TASK INPUT:

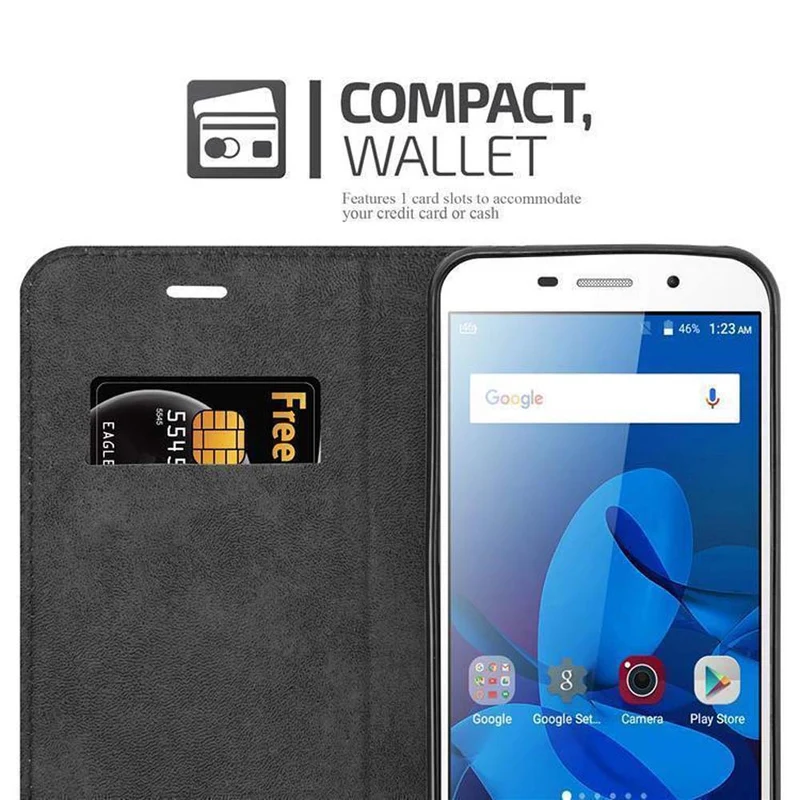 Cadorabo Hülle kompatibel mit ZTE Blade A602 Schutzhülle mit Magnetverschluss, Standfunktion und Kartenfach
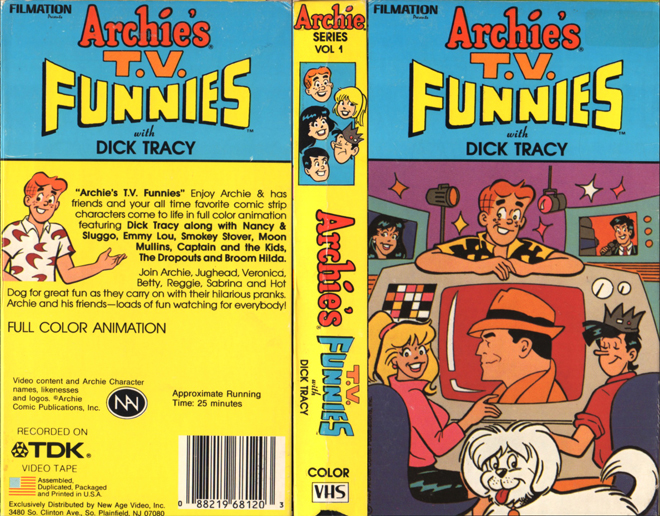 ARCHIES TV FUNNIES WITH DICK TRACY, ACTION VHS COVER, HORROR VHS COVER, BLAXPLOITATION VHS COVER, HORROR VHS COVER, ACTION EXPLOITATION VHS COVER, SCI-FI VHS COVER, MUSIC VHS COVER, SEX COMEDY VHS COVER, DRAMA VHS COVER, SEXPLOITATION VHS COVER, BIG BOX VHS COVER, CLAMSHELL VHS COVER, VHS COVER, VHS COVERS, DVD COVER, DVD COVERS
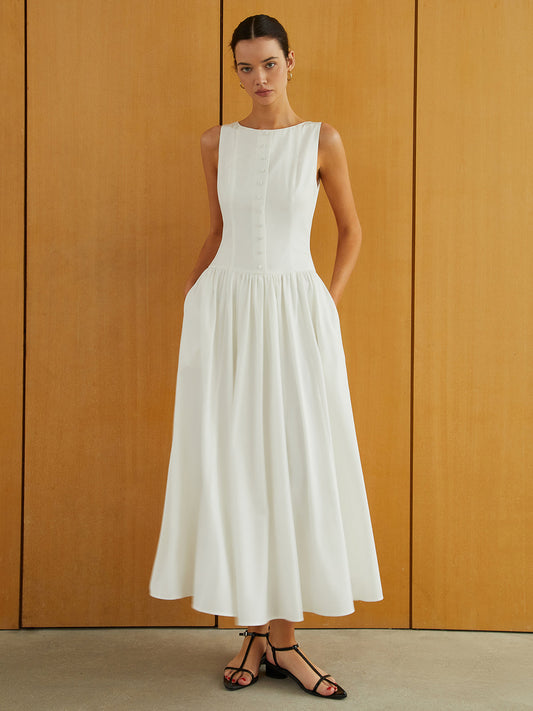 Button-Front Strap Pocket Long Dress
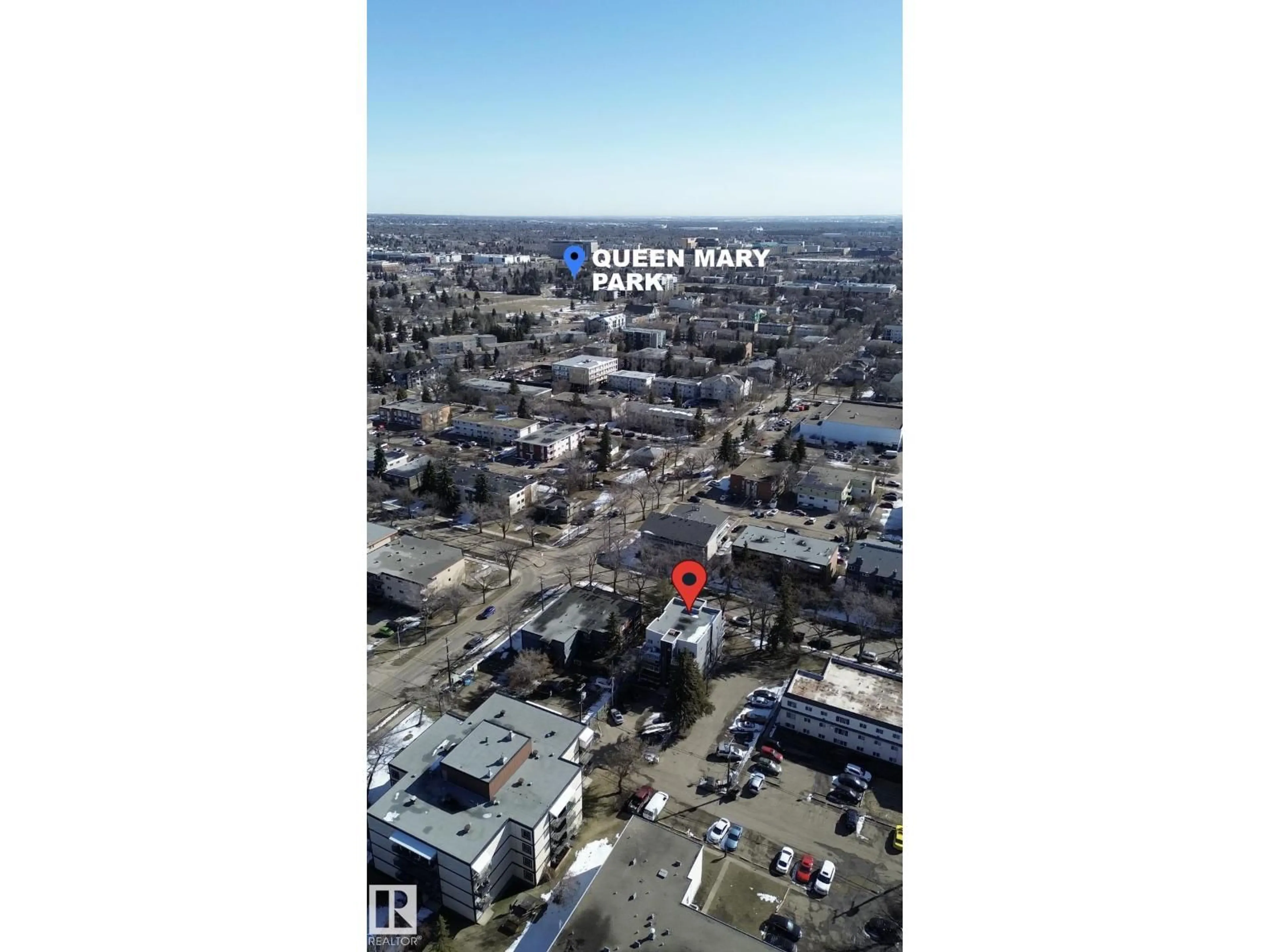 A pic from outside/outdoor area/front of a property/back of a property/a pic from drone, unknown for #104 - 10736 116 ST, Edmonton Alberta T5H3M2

---

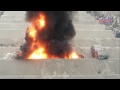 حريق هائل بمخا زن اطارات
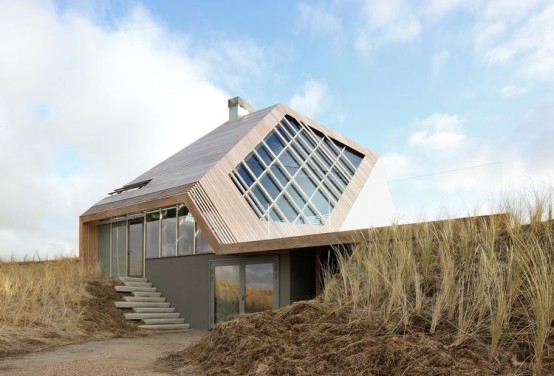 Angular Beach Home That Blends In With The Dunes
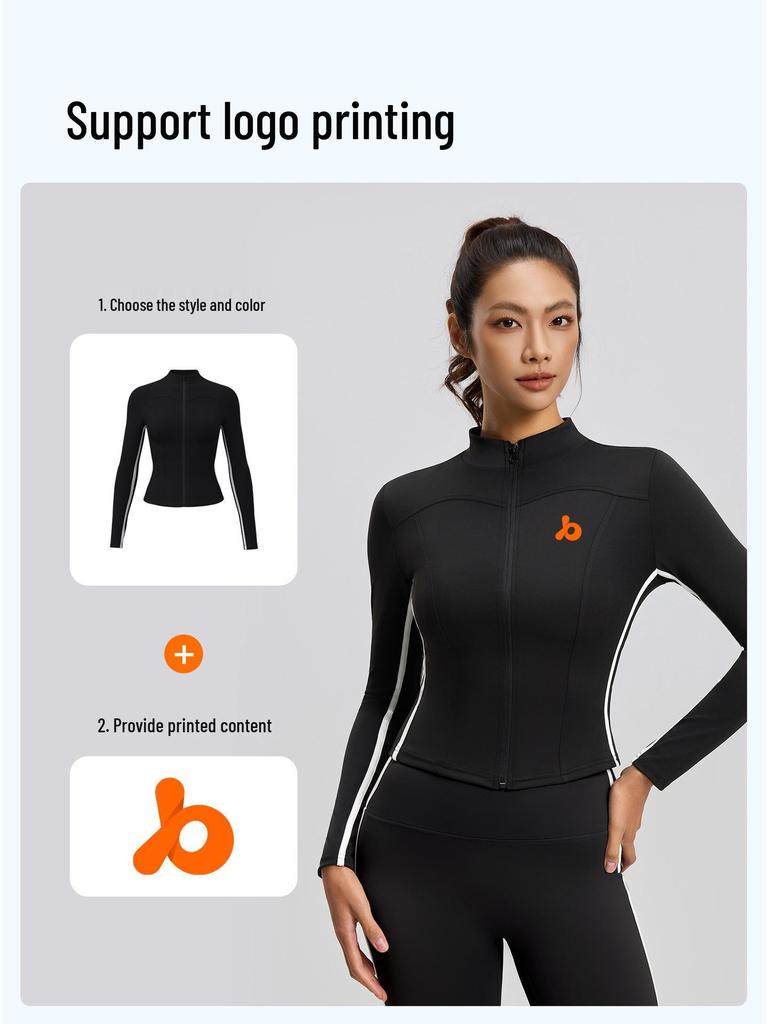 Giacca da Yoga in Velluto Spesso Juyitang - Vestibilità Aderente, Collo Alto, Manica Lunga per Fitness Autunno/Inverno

--

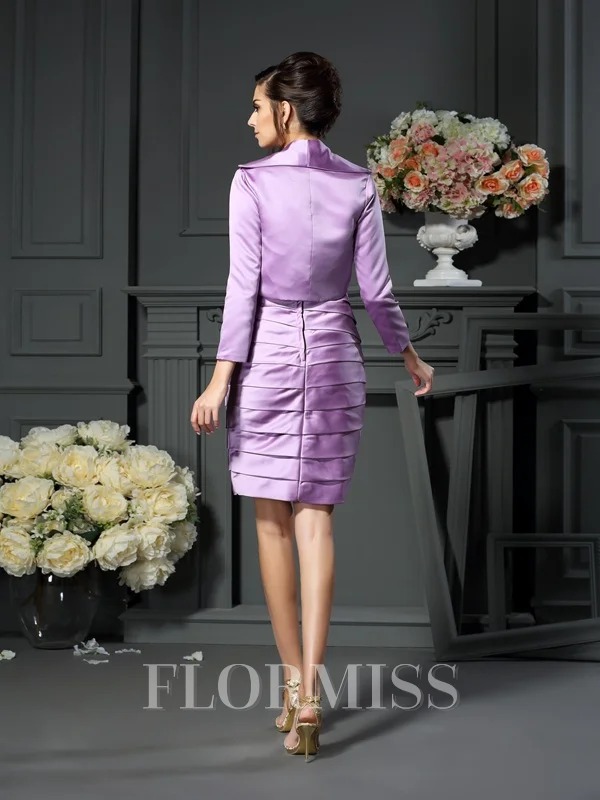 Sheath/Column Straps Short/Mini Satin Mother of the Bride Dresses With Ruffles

WORK ORDER: Exact copy, pictures excluded: from the line with "Button-Front Strap Pocket Long Dress" up to and including the line with "A pic from outside/outdoor" in the data above.

OUTPUT OF THE EXERCISE:
 Button-Front Strap Pocket Long Dress
 A pic from outside/outdoor area/front of a property/back of a property/a pic from drone, unknown for #104 - 10736 116 ST, Edmonton Alberta T5H3M2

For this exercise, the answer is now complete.